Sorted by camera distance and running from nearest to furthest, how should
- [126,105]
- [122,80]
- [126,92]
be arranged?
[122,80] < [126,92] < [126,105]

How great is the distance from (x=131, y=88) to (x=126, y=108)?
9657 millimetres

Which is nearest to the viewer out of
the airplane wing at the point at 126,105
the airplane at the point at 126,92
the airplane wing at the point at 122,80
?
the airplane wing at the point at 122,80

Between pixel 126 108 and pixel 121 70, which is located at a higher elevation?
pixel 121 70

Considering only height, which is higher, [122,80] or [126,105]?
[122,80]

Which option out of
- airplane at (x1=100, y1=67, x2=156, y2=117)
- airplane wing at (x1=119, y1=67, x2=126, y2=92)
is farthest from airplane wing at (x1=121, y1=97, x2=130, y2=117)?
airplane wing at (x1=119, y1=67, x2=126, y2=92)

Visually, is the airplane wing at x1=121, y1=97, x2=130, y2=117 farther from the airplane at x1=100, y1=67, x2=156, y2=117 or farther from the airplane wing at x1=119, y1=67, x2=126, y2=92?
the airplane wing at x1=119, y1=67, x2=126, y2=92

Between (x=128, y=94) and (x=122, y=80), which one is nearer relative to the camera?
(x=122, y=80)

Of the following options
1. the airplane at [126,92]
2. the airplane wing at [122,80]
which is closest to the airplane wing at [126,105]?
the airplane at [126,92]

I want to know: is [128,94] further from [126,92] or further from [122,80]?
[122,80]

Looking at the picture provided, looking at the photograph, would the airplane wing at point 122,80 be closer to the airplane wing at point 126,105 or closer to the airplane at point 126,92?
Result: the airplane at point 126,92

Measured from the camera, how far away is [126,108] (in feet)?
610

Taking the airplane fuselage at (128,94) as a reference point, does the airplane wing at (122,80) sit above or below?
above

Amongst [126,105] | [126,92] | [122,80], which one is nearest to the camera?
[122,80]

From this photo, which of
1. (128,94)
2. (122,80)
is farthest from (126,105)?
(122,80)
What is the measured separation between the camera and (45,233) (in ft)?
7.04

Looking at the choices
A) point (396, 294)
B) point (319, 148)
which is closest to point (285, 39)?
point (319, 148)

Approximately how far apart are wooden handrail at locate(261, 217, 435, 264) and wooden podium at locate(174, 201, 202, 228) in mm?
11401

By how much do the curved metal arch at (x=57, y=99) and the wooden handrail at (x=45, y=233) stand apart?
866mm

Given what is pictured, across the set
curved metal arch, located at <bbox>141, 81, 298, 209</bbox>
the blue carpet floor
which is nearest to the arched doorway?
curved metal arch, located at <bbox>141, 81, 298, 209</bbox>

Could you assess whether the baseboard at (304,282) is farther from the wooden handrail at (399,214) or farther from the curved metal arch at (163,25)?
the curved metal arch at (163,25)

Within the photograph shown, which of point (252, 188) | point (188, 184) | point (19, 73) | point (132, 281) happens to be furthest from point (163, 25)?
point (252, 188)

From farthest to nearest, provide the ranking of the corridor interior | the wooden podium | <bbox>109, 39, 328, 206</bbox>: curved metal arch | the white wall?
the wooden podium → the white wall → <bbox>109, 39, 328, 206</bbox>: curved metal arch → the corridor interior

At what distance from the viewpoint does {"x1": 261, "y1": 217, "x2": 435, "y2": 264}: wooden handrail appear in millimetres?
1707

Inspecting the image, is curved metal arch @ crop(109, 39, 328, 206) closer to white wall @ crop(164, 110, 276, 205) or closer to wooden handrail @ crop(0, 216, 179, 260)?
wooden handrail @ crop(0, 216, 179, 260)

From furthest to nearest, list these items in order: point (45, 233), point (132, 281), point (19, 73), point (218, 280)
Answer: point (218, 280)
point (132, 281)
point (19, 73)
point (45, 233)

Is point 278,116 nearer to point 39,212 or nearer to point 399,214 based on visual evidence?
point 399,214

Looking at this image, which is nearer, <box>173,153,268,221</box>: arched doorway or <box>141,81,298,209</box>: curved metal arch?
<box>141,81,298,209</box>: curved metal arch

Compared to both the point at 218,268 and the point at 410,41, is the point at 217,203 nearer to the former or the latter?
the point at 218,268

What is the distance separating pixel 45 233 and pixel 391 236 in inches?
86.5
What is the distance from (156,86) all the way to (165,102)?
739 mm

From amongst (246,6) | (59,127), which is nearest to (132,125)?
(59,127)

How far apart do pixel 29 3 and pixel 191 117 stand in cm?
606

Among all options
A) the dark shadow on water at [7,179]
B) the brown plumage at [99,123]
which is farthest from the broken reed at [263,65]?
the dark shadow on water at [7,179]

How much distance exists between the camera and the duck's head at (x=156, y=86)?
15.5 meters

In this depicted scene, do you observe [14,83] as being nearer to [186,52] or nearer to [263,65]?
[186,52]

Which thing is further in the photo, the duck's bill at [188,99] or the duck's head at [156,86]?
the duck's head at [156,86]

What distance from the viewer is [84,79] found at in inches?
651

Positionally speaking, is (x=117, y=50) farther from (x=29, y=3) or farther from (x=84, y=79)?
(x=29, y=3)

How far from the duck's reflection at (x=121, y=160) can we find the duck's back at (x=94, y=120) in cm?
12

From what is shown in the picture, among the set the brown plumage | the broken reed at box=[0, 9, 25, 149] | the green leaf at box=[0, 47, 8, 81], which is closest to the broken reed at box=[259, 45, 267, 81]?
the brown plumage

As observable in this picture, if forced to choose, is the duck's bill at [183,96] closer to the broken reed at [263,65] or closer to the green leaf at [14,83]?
------------------------------------------------------------------------
Copy the lines above word for word.

Sorted by camera distance and running from nearest to furthest, how should
- [126,105]
- [122,80]
- [126,92]
be arranged?
[122,80] < [126,92] < [126,105]

How great is the distance from (x=131, y=88) to (x=126, y=108)?
9657 millimetres

Which is nearest to the viewer out of
the airplane wing at the point at 126,105
the airplane at the point at 126,92
the airplane wing at the point at 122,80
?
the airplane wing at the point at 122,80

Between pixel 126 108 and pixel 121 70, which is located at a higher elevation?
pixel 121 70

Considering only height, which is higher, [122,80] or [126,105]?
[122,80]

Which option out of
- airplane at (x1=100, y1=67, x2=156, y2=117)
- airplane wing at (x1=119, y1=67, x2=126, y2=92)
is farthest from airplane wing at (x1=121, y1=97, x2=130, y2=117)?
airplane wing at (x1=119, y1=67, x2=126, y2=92)

Visually, is the airplane wing at x1=121, y1=97, x2=130, y2=117 farther from the airplane at x1=100, y1=67, x2=156, y2=117 or farther from the airplane wing at x1=119, y1=67, x2=126, y2=92?
the airplane wing at x1=119, y1=67, x2=126, y2=92

Between (x=128, y=94) and (x=122, y=80), which one is nearer relative to the camera?
(x=122, y=80)

Of the following options
1. the airplane at [126,92]
2. the airplane wing at [122,80]
which is closest to the airplane wing at [126,105]?
the airplane at [126,92]

I want to know: is [128,94] further from [126,92] or further from [122,80]?
[122,80]

Looking at the picture provided, looking at the photograph, would the airplane wing at point 122,80 be closer to the airplane wing at point 126,105 or closer to the airplane at point 126,92?
Result: the airplane at point 126,92

Measured from the camera, how far away is [126,108] (in feet)?
610

Taking the airplane fuselage at (128,94) as a reference point, does the airplane wing at (122,80) sit above or below?
above

Amongst [126,105] | [126,92] | [122,80], which one is nearest to the camera?
[122,80]

From this photo, which of
1. (128,94)
2. (122,80)
is farthest from (126,105)?
(122,80)
What is the measured separation between the camera and (45,233) (in ft)?
7.04

Looking at the choices
A) point (396, 294)
B) point (319, 148)
which is closest to point (285, 39)?
point (319, 148)

Approximately how far apart are wooden handrail at locate(261, 217, 435, 264) and wooden podium at locate(174, 201, 202, 228) in mm?
11401

By how much do the curved metal arch at (x=57, y=99) and the wooden handrail at (x=45, y=233) stand apart?
866mm

Given what is pictured, across the set
curved metal arch, located at <bbox>141, 81, 298, 209</bbox>
the blue carpet floor
which is nearest to the arched doorway?
curved metal arch, located at <bbox>141, 81, 298, 209</bbox>

Could you assess whether the baseboard at (304,282) is farther from the wooden handrail at (399,214) or farther from the curved metal arch at (163,25)?
the curved metal arch at (163,25)

Within the photograph shown, which of point (252, 188) | point (188, 184) | point (19, 73) | point (132, 281) happens to be furthest from point (163, 25)?
point (252, 188)

From farthest to nearest, provide the ranking of the corridor interior | the wooden podium | <bbox>109, 39, 328, 206</bbox>: curved metal arch | the white wall?
the wooden podium → the white wall → <bbox>109, 39, 328, 206</bbox>: curved metal arch → the corridor interior

At what distance from the viewpoint does {"x1": 261, "y1": 217, "x2": 435, "y2": 264}: wooden handrail appear in millimetres?
1707

Inspecting the image, is curved metal arch @ crop(109, 39, 328, 206) closer to white wall @ crop(164, 110, 276, 205) or closer to wooden handrail @ crop(0, 216, 179, 260)?
wooden handrail @ crop(0, 216, 179, 260)

From furthest to nearest, list these items in order: point (45, 233), point (132, 281), point (19, 73), point (218, 280)
Answer: point (218, 280)
point (132, 281)
point (19, 73)
point (45, 233)

Is point 278,116 nearer to point 39,212 or nearer to point 399,214 based on visual evidence?
point 399,214

Looking at this image, which is nearer, <box>173,153,268,221</box>: arched doorway or <box>141,81,298,209</box>: curved metal arch?
<box>141,81,298,209</box>: curved metal arch

Compared to both the point at 218,268 and the point at 410,41, is the point at 217,203 nearer to the former or the latter?
the point at 218,268

What is the distance separating pixel 45 233 and pixel 391 236 in inches?
86.5
What is the distance from (156,86) all the way to (165,102)?
739 mm

From amongst (246,6) | (59,127), which is nearest to (132,125)?
(59,127)

How far apart do pixel 29 3 and pixel 191 117 stand in cm?
606

Among all options
A) the dark shadow on water at [7,179]
B) the brown plumage at [99,123]
which is farthest from the broken reed at [263,65]?
the dark shadow on water at [7,179]

How much distance exists between the camera and the duck's head at (x=156, y=86)?
15.5 meters

In this depicted scene, do you observe [14,83] as being nearer to [186,52] or nearer to [263,65]?
[186,52]

Which thing is further in the photo, the duck's bill at [188,99] or the duck's head at [156,86]?
the duck's head at [156,86]

What distance from the viewer is [84,79] found at in inches?
651

Positionally speaking, is (x=117, y=50) farther from (x=29, y=3) or farther from (x=84, y=79)?
(x=29, y=3)

How far from the duck's reflection at (x=121, y=160) can we find the duck's back at (x=94, y=120) in cm?
12

From what is shown in the picture, among the set the brown plumage | the broken reed at box=[0, 9, 25, 149] | the green leaf at box=[0, 47, 8, 81], which is closest to the broken reed at box=[259, 45, 267, 81]?
the brown plumage

As observable in this picture, if forced to choose, is the duck's bill at [183,96] closer to the broken reed at [263,65] or closer to the green leaf at [14,83]?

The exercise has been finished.